Despite the prodigious R&D, the commercialization of self-driving technology has been delayed because of excessive corner cases, different traffic regulations in different countries, increasing chip computing power requirements, high energy consumption of the system and other impediments. Apart from insurance liability determination and ethical issues related to the trolley problem, technical barriers alone pose a challenge great enough to delay the commercialization of L4+ self-driving systems until after 2030. To date, quite a lot of self-driving technology startups have run out of capital and started to exit the market one after the other just like EV startups. However, if we shift from the perspective of automakers (business interests) to the goals of "ameliorating traffic congestion and improving road safety" for a new urban landscape in the future, "driving autonomy" is obviously not the only solution. What we need is to accelerate the schedule for autonomous vehicles to hit the road through comprehensive planning that entails the IVICS.

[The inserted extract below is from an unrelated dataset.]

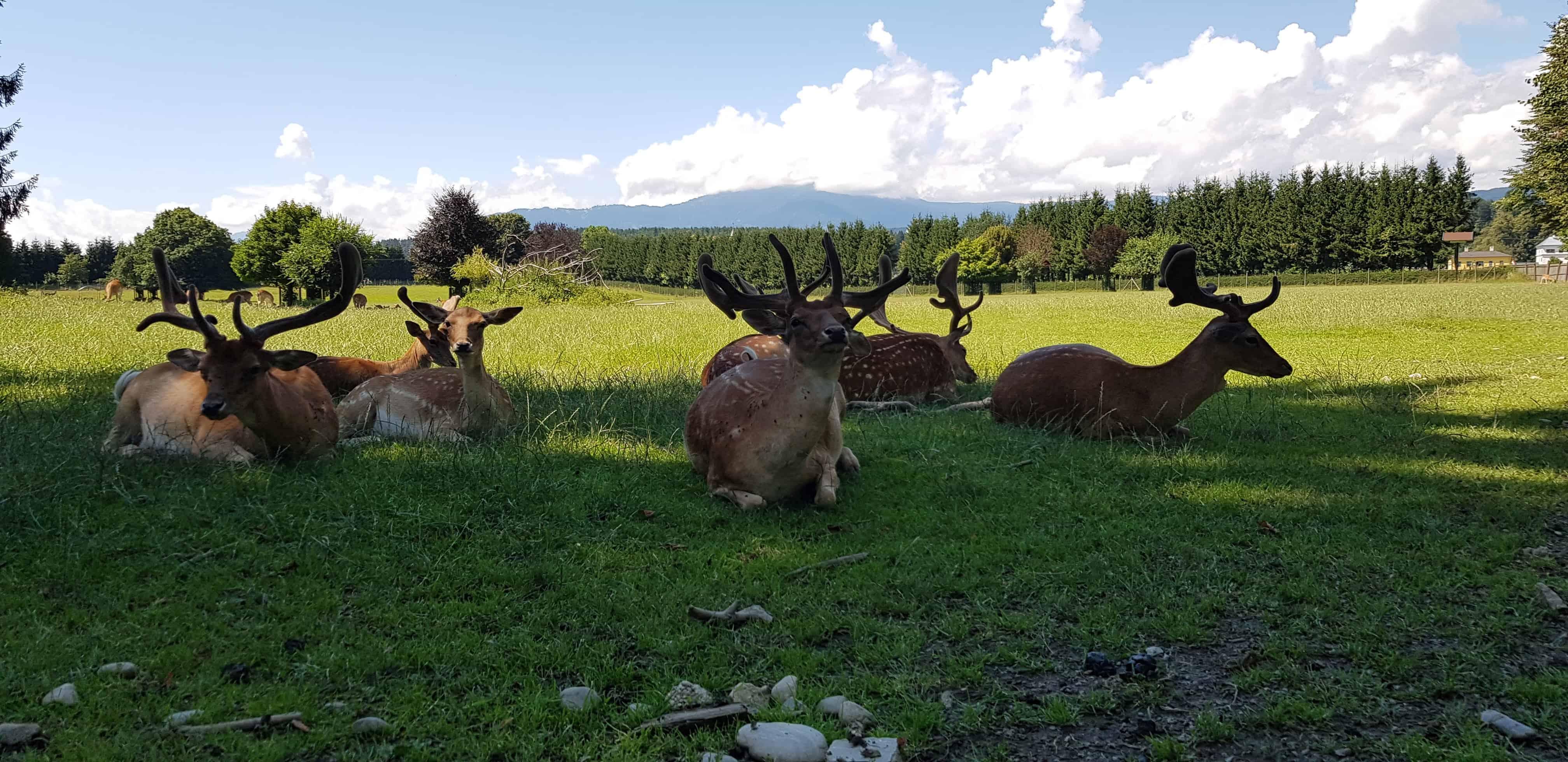 Wild im Wildtierpark Rosegg Kärntens TOP Ausflugsziele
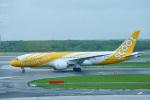 パンダさんが、新千歳空港で撮影したスクート (〜2017) 787-8 Dreamlinerの航空フォト(飛行機 写真・画像)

Traffic congestion and traffic accidents are due to political and economic factors such as insufficient road construction, but there are greater causes, including dangerous driving of human drivers, vulnerable road users (pedestrians, bicyclists, pensioners, the disabled, pregnant women, and children), failure to transmit information on dynamic traffic conditions in real time, lack of dynamic adjustment of traffic signal systems, poor management of commercial vehicle fleets, inadequate road maintenance, absence of timely emergency rescue, and other problems. To solve these problems, it is necessary to define five functional areas:
- Vehicle safety and control technology
- Real-time traffic control and message transmission
- Road operation services (including bus scheduling, electronic toll collection, etc.)

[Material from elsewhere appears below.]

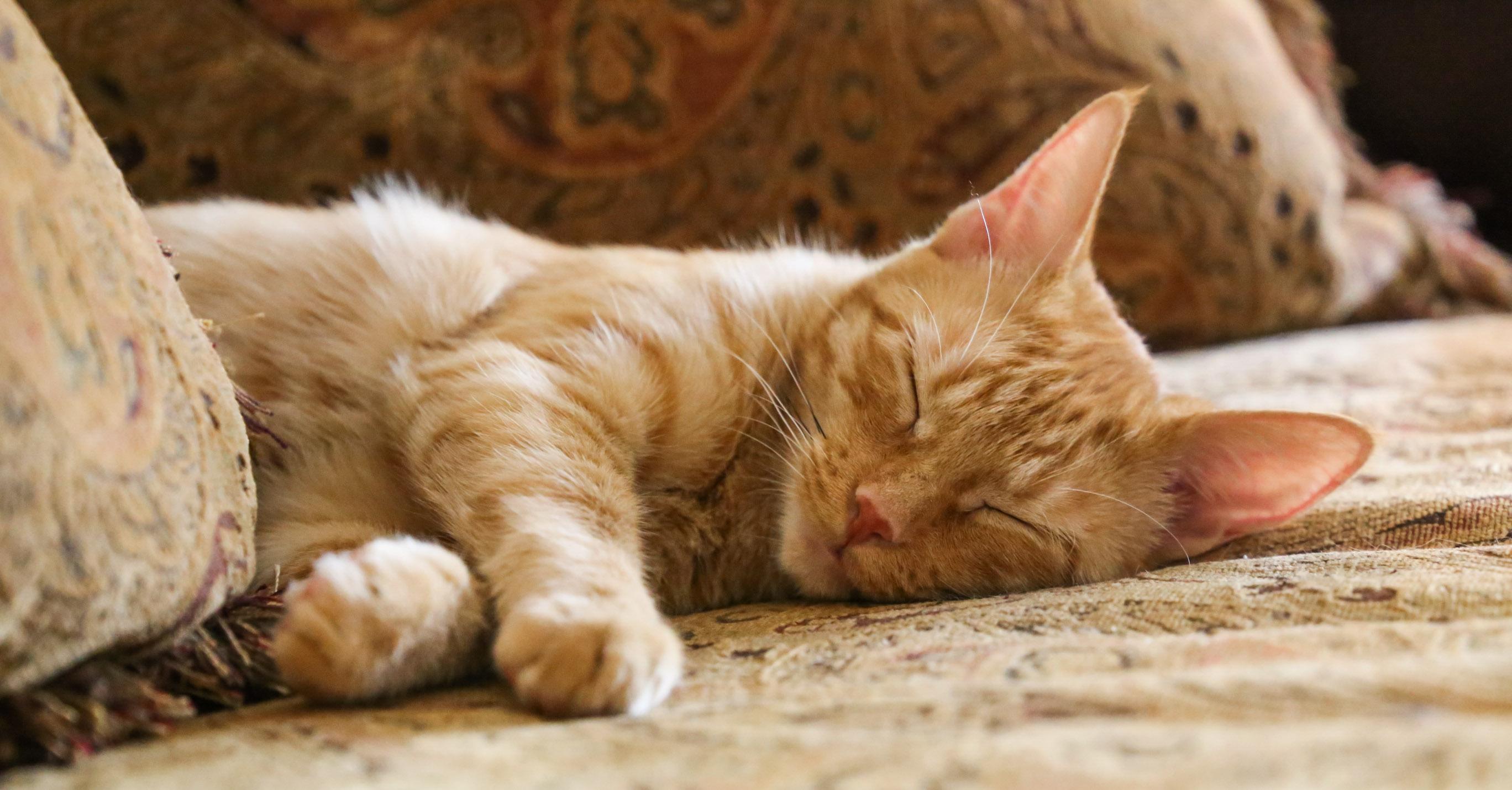 Marmalade Sleeping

- Pedestrian and non-motorized vehicle safety services
- Emergency rescue services
The above functional areas are underpinned by four technologies: C-V2X, big data, cloud computing, and AI. Thanks to the synergy of people, vehicles, roads, networks and clouds, real-time road data collected by cameras and sensors installed at traffic signals and streetlights along the road can help car users and pedestrians significantly improve road safety. In the functional area of "vehicle safety and control technology," for example, the self-driving system, currently faced with numerous technical hurdles, can make up for the weaknesses of corner cases and chip computing power by using real-time information from the edge computing-based traffic facilities to enhance driving safety. Right now, China is the most active country in promoting vehicle-infrastructure collaboration platforms. Beijing section of the Jingxiong Expressway has just been fully covered with 5G networks for a 27-km stretch, with a base station set up every 600m on average. Moreover, Beijing Mobile has introduced big data and AI analysis to provide highway supervisory units with sufficient data for monitoring, scheduling, and decision making. Even though there are no autonomous vehicles on the expressway and the road conditions are not as complicated and changeable as those on urban roads, China has officially inaugurated the era of vehicle-infrastructure collaboration. We have every reason to believe that the construction of relevant infrastructure will pick up speed in major cities in China, and that China will reap the fruits of the vehicle-road synergy program it has tirelessly deployed across the country since a few years ago.
That said, do advanced countries like some European countries, the U.S., and Japan not have similar plans? If governments do not have a long-term comprehensive strategy for future urban development, the huge investment in transportation infrastructure is unlikely to be felt by road users in the short term. In ten years, powerful countries will no longer merely compete in the automobile industry per se, but rather, the competition will be about smooth traffic flow and improved driving safety brought about by technology, as well as resultant urban reengineering projects.